Suwita Pata

Personal information
- Date of birth: 25 March 1974 (age 52)
- Place of birth: Bandung, Indonesia
- Height: 1.73 m (5 ft 8 in)
- Positions: Defender; midfielder;

Youth career
- 1990–1992: Persikab Bandung

Senior career*
- Years: Team / Apps / (Gls)
- 1992–2001: Persikab Bandung
- 2001–2003: PSS Sleman
- 2004–2005: Persib Bandung / 20 / (0)
- 2006: PSIS Semarang
- 2007–2009: Persib Bandung
- 2010: Persitara North Jakarta
- 2011: PSIS Semarang
- 2013: Persikota Tangerang
- 2016–2017: Persikotas Tasikmalaya

International career
- 2008: Indonesia / 1 / (0)

= Suwita Pata =

Indonesian footballer (born 1974)

Suwita Pata (born 25 March 1974) is an Indonesian former footballer who played as a defender or midfielder.

==Early life==

Pata was born in 1974 in Indonesia. He grew up in Bandung, Indonesia.

==Career==

Pata started his career with Indonesian side Persikab Bandung. In 2001, he signed for Indonesian side PSS Sleman. In 2004, he signed for Indonesian side Persib Bandung. In 2006, he signed for Indonesian side PSIS Semarang.

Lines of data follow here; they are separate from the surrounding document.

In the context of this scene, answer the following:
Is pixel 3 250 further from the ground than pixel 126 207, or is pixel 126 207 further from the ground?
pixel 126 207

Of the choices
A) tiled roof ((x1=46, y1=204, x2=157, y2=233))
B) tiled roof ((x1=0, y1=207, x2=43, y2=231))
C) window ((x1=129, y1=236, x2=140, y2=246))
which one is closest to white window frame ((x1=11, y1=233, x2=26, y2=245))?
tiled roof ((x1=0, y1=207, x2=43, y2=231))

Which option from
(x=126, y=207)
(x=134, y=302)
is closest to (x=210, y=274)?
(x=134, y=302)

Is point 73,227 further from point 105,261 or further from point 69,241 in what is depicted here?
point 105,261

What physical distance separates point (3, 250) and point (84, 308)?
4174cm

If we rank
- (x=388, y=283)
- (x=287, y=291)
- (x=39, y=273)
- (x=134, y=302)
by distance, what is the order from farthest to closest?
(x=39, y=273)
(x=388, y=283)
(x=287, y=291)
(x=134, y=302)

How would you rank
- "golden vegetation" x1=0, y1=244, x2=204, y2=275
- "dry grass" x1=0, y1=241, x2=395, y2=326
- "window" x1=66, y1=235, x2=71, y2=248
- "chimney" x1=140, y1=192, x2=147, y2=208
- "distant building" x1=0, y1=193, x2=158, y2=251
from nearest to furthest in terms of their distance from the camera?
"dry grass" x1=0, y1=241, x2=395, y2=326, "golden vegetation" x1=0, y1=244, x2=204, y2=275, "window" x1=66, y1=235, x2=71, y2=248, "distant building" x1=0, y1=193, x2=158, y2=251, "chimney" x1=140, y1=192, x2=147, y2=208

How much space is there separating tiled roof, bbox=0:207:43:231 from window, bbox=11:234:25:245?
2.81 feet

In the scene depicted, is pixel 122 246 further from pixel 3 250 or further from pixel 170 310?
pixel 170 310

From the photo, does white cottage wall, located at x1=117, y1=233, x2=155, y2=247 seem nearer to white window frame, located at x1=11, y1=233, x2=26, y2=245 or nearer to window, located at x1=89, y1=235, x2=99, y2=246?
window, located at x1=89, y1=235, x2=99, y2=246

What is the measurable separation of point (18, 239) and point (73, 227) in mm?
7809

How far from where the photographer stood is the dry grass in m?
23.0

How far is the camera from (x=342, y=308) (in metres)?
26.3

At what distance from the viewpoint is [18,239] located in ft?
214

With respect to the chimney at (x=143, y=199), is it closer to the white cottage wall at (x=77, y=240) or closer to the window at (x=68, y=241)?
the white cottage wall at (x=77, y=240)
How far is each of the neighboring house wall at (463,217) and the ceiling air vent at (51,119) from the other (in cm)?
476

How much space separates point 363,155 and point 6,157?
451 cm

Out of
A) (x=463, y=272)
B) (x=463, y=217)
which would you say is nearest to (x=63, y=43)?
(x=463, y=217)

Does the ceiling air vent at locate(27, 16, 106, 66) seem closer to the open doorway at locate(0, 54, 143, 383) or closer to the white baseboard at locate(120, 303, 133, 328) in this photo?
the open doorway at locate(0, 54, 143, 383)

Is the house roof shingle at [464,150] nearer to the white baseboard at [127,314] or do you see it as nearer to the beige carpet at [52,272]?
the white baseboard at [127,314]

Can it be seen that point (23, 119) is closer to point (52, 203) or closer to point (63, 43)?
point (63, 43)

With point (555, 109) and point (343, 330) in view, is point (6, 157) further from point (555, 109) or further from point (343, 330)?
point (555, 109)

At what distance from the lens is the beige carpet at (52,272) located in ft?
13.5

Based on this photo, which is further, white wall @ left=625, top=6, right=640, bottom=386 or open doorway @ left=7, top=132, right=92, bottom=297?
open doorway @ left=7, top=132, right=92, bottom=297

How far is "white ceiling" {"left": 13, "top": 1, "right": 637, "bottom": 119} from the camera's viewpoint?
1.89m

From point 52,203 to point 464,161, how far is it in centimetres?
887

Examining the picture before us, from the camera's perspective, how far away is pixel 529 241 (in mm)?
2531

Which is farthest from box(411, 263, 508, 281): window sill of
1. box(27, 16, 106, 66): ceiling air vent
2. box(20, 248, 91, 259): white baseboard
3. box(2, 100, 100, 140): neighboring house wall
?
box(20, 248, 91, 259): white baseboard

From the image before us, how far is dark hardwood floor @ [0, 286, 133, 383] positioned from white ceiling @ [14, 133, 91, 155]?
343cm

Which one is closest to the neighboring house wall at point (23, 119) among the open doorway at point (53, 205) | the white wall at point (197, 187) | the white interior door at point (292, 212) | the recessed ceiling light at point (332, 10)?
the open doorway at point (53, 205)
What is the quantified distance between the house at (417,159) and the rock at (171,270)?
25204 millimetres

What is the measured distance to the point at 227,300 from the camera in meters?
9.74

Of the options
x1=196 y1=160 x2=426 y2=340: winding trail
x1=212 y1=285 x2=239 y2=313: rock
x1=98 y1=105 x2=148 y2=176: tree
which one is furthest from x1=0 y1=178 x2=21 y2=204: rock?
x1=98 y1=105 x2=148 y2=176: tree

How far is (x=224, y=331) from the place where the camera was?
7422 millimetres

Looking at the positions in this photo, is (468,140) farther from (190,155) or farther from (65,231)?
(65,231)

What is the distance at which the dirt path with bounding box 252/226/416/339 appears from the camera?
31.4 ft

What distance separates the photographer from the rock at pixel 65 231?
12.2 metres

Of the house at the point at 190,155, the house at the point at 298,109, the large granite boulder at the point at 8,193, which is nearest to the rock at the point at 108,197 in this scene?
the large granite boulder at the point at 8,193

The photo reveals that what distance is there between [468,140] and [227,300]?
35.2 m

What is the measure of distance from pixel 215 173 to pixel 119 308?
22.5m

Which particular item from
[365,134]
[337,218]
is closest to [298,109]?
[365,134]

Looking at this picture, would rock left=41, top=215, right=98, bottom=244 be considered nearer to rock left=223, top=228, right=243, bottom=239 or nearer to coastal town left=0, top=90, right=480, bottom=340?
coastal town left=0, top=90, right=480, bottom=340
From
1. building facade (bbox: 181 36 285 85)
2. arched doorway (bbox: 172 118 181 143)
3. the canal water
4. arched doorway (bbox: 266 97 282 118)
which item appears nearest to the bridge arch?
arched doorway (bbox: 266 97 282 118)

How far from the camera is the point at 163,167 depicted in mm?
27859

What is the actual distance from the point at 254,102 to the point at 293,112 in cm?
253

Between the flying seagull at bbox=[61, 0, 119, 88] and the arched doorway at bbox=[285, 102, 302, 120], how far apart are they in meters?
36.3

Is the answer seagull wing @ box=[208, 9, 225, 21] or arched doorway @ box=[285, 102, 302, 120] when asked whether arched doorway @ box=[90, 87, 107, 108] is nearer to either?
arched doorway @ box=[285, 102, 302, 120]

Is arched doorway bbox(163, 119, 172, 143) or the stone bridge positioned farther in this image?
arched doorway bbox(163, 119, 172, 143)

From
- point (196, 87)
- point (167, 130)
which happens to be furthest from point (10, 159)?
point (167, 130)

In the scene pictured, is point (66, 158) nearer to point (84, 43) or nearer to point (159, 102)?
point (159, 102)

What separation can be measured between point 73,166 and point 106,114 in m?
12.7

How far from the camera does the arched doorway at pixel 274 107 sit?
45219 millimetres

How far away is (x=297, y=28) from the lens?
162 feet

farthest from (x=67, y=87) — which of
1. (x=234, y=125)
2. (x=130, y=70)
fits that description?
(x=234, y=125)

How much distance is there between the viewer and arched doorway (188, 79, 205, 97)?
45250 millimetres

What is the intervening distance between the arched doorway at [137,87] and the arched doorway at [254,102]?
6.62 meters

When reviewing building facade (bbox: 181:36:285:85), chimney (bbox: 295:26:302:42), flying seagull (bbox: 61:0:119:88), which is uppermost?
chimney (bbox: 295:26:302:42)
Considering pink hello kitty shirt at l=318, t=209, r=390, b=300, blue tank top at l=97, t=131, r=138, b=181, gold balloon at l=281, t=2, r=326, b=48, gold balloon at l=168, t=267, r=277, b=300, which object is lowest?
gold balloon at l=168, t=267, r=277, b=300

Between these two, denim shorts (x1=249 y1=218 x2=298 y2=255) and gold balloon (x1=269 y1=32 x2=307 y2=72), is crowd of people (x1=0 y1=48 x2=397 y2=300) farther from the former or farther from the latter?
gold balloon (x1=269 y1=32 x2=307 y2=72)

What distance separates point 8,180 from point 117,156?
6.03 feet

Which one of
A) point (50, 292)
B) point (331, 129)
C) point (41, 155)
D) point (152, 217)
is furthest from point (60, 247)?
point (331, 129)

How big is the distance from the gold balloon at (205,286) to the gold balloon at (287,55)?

In 2007, he signed for Indonesian side Persib Bandung. In 2010, he signed for Indonesian side Persitara North Jakarta. In 2011, he returned to Indonesian side PSIS Semarang. In 2013, he signed for Indonesian side Persikota Tangerang. In 2016, he signed for Indonesian side Persikotas Tasikmalaya.

==Style of play==

Pata mainly operated as a defender or midfielder. He was known for his speed.

==Personal life==

After retiring from professional football, Pata worked as a manager. He has been nicknamed "Wita".